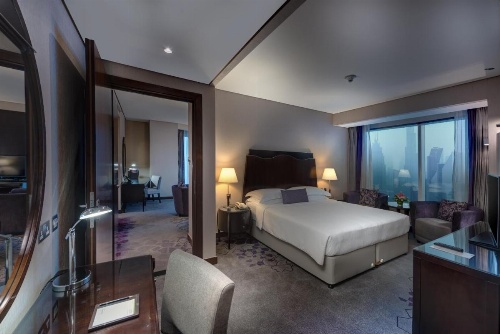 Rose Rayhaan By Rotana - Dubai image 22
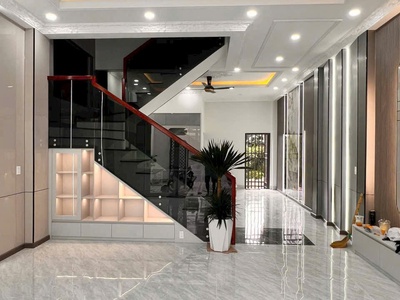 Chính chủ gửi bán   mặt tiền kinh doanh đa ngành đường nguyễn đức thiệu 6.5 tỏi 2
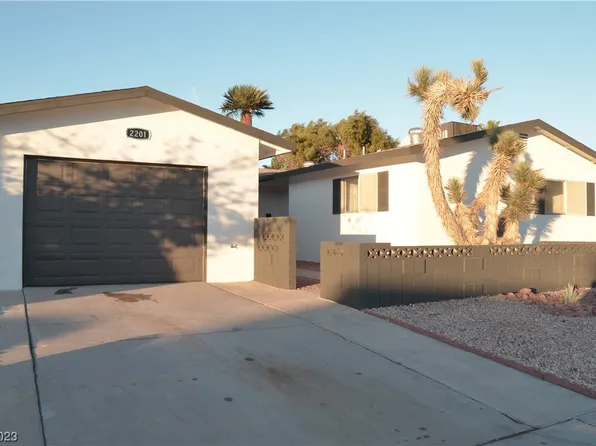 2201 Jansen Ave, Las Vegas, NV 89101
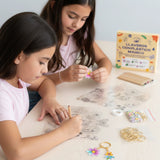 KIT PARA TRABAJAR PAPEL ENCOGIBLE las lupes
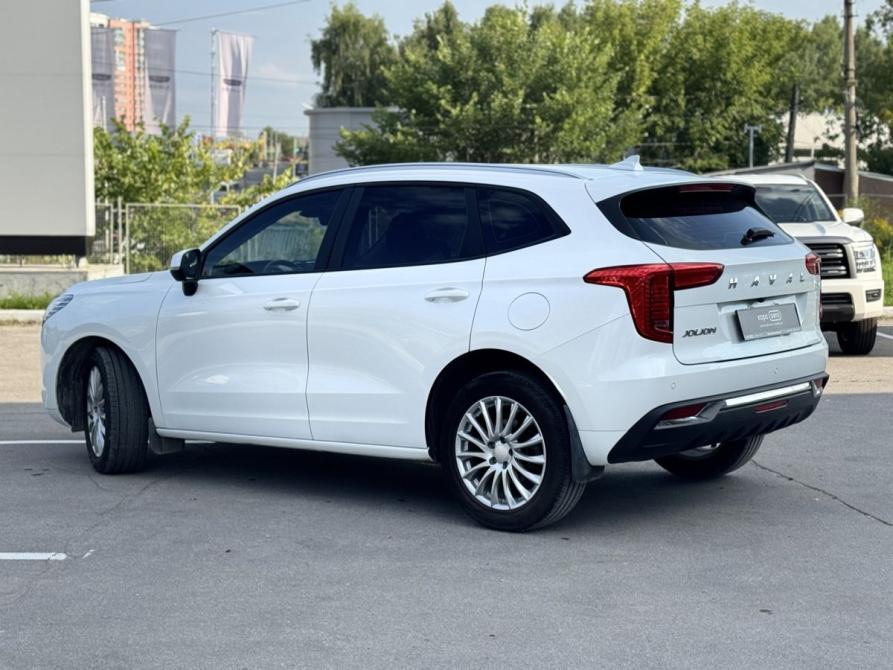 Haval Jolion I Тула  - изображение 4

◆ ◆ ◆ ◆

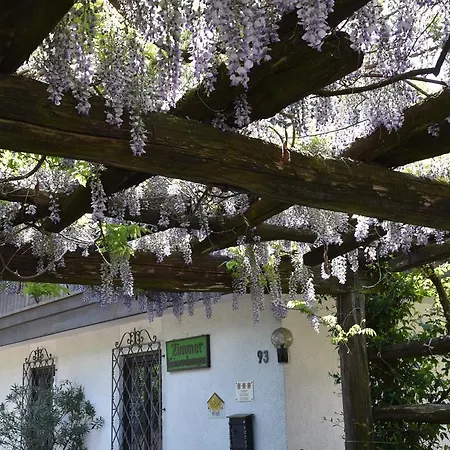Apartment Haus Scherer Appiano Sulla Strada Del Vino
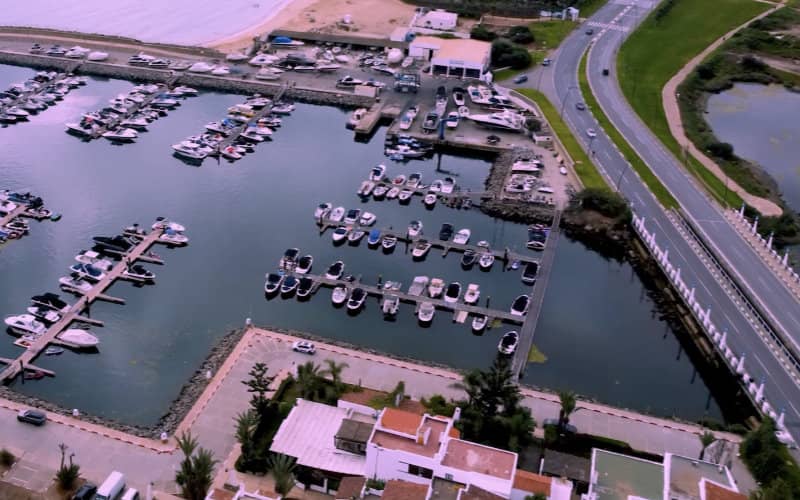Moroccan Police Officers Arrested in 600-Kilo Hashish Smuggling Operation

◆ ◆ ◆ ◆

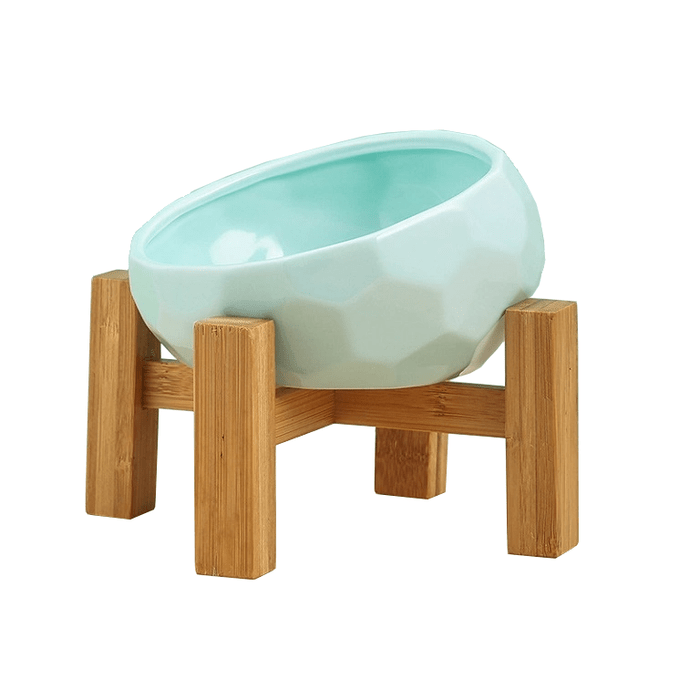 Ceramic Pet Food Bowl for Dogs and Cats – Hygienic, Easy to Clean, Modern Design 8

◆ ◆ ◆ ◆

Problem to solve - What do the entries above read from the line containing "Rose Rayhaan By Rotana - Dubai image 22" through the line containing "Haval Jolion I"? Output those lines exactly, both ends included, with the pictures left out.

Exercise output -
 Rose Rayhaan By Rotana - Dubai image 22
 Chính chủ gửi bán   mặt tiền kinh doanh đa ngành đường nguyễn đức thiệu 6.5 tỏi 2
 2201 Jansen Ave, Las Vegas, NV 89101
 KIT PARA TRABAJAR PAPEL ENCOGIBLE las lupes
 Haval Jolion I Тула  - изображение 4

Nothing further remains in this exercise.